ABOUT THIS EXERCISE —
Would you copy each line of the records that includes the word "site"?

[Saved data entries]
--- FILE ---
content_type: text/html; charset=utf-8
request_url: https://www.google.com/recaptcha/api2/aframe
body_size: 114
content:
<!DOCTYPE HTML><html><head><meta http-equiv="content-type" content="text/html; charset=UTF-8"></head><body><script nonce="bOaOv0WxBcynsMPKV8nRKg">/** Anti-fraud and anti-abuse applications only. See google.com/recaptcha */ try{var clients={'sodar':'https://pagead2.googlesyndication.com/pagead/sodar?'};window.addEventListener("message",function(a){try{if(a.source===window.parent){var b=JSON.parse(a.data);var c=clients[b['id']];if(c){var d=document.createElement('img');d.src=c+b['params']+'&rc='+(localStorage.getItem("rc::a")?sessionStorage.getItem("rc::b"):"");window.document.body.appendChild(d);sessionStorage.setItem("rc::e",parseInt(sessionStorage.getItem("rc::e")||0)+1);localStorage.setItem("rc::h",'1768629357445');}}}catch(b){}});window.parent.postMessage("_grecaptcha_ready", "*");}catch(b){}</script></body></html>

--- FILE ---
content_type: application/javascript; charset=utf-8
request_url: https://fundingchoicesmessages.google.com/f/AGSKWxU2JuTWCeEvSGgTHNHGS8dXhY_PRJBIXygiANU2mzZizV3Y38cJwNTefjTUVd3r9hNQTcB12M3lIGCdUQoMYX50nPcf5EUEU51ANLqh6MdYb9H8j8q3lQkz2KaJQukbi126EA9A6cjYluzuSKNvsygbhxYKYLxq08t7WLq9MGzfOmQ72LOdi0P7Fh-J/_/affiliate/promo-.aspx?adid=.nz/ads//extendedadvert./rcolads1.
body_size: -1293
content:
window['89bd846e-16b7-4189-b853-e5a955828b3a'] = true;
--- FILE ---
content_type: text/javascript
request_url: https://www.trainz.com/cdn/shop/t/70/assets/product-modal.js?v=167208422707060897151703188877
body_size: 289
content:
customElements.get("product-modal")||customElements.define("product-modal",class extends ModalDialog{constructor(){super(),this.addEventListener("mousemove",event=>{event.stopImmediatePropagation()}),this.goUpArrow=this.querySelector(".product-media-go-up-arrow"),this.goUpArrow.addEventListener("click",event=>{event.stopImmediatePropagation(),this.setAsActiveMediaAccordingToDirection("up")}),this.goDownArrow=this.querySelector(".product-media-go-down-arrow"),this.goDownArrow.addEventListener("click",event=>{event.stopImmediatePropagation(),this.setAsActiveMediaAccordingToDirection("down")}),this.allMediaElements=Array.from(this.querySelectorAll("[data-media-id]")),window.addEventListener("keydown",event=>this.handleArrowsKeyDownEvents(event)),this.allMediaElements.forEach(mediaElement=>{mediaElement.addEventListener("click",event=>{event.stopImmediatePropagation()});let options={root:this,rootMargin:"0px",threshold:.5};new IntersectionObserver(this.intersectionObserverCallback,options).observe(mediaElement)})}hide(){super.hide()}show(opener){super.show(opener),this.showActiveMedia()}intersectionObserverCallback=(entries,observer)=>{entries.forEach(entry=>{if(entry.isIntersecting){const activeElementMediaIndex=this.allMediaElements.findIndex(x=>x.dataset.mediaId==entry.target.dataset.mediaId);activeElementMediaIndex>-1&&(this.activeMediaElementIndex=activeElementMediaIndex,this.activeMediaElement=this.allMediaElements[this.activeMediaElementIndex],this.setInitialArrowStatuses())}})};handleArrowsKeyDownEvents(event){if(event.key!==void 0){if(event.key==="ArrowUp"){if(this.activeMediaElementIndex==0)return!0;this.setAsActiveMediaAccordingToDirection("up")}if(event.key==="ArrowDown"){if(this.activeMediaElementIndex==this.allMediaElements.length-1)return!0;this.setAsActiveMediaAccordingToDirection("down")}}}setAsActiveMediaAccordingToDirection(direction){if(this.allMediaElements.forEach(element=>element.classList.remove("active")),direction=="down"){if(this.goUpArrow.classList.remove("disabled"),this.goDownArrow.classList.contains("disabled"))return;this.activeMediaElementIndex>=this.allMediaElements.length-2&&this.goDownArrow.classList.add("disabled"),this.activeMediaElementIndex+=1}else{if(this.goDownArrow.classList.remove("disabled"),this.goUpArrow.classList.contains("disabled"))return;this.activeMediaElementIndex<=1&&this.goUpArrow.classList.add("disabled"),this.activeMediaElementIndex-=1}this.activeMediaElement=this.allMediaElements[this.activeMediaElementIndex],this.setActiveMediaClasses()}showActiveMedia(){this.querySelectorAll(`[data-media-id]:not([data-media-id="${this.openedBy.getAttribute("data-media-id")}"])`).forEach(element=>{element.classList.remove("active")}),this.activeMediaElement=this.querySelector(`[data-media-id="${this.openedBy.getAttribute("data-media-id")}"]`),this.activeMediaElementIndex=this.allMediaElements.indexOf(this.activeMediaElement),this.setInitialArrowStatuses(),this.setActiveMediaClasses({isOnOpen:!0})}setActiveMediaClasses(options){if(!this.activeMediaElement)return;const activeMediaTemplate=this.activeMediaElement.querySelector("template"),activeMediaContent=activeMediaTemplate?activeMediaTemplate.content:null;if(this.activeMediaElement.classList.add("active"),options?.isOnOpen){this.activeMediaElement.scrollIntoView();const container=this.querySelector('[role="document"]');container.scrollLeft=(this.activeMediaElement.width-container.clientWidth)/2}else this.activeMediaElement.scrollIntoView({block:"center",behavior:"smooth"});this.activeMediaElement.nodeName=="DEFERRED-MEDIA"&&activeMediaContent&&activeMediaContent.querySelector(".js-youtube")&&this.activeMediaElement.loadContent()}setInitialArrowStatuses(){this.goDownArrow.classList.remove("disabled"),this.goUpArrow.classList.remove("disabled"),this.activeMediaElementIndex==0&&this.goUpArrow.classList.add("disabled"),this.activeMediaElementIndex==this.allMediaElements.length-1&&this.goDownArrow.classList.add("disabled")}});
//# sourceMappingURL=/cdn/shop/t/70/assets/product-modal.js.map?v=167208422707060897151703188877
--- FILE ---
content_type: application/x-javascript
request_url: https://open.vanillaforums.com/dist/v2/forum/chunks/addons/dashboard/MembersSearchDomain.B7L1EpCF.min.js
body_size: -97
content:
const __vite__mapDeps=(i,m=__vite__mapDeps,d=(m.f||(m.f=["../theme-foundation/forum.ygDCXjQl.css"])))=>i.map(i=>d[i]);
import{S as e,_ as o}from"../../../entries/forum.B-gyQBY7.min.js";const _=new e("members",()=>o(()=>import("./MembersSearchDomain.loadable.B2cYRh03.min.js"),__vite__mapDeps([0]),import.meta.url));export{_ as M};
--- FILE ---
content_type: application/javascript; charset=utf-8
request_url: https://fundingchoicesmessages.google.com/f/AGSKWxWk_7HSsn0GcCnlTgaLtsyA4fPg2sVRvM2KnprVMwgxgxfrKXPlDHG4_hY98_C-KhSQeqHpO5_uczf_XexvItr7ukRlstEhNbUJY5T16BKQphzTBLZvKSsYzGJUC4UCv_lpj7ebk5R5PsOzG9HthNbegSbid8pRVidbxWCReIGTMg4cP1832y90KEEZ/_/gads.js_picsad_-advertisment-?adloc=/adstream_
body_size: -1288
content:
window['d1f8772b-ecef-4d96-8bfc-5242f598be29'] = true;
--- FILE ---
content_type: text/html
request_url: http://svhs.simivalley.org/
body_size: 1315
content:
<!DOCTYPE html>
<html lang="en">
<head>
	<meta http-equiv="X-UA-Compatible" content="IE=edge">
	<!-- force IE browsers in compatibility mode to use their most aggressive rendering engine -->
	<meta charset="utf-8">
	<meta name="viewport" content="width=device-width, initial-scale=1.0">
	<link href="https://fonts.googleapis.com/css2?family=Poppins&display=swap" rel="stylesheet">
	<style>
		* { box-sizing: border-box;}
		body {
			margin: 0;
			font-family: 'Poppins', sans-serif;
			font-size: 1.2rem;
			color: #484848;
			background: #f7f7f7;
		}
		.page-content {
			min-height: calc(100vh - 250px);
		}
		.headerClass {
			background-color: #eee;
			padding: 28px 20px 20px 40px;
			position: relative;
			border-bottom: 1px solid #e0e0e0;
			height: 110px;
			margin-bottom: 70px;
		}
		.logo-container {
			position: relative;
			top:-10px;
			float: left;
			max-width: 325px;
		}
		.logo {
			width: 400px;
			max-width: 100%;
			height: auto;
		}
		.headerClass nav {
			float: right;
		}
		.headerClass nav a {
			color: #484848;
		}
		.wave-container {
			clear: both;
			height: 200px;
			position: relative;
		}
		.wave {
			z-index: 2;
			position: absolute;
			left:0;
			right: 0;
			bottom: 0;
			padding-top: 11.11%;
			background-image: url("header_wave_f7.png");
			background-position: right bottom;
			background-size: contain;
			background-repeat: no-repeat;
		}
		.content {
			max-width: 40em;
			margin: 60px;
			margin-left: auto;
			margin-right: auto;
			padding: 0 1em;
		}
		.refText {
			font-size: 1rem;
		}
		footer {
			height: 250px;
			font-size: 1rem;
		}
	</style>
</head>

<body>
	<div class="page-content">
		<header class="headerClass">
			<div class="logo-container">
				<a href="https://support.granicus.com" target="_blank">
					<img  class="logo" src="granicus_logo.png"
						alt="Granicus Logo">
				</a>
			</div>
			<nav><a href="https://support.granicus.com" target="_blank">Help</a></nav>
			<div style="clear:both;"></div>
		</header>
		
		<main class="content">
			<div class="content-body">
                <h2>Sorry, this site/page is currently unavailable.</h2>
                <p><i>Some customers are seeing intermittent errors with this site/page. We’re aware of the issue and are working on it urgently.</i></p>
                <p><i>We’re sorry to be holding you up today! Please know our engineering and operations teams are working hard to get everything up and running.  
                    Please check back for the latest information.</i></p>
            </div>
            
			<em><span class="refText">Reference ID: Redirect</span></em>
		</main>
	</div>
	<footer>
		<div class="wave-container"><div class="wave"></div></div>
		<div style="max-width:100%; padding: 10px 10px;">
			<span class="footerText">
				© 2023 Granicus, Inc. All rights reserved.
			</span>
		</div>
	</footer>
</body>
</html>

ANSWER SECTION —
                <h2>Sorry, this site/page is currently unavailable.</h2>
                <p><i>Some customers are seeing intermittent errors with this site/page. We’re aware of the issue and are working on it urgently.</i></p>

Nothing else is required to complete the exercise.